╭─ DATA RECORDS

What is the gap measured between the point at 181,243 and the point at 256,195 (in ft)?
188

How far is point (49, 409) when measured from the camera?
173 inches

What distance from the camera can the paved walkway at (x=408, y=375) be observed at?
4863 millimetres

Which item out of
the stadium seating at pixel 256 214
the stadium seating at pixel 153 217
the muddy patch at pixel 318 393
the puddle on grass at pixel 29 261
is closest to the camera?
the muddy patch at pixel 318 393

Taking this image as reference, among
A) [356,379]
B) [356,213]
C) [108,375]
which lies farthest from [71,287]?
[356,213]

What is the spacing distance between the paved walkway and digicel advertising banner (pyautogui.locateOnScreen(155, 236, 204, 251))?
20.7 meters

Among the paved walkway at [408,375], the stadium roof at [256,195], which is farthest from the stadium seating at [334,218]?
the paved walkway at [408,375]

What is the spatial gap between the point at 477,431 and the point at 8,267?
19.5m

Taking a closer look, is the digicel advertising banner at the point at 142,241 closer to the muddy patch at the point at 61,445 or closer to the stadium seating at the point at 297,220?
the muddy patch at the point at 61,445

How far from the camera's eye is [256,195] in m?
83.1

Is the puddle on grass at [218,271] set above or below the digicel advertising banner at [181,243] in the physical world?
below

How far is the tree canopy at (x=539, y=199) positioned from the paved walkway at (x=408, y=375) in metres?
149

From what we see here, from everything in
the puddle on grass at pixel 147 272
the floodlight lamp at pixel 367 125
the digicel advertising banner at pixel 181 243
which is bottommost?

╰─
╭─ DATA RECORDS

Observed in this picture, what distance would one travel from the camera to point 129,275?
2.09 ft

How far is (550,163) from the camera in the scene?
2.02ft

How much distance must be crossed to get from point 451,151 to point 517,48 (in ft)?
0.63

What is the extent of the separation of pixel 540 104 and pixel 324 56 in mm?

╰─

> [TASK DIRECTIONS]: Please recast the lines above as a JSON list of strings, one string per line, leaving out blank lines. Start with the line containing "What is the gap" and end with the line containing "4863 millimetres", including both.

> [RESULT]:
[
  "What is the gap measured between the point at 181,243 and the point at 256,195 (in ft)?",
  "188",
  "How far is point (49, 409) when measured from the camera?",
  "173 inches",
  "What distance from the camera can the paved walkway at (x=408, y=375) be observed at?",
  "4863 millimetres"
]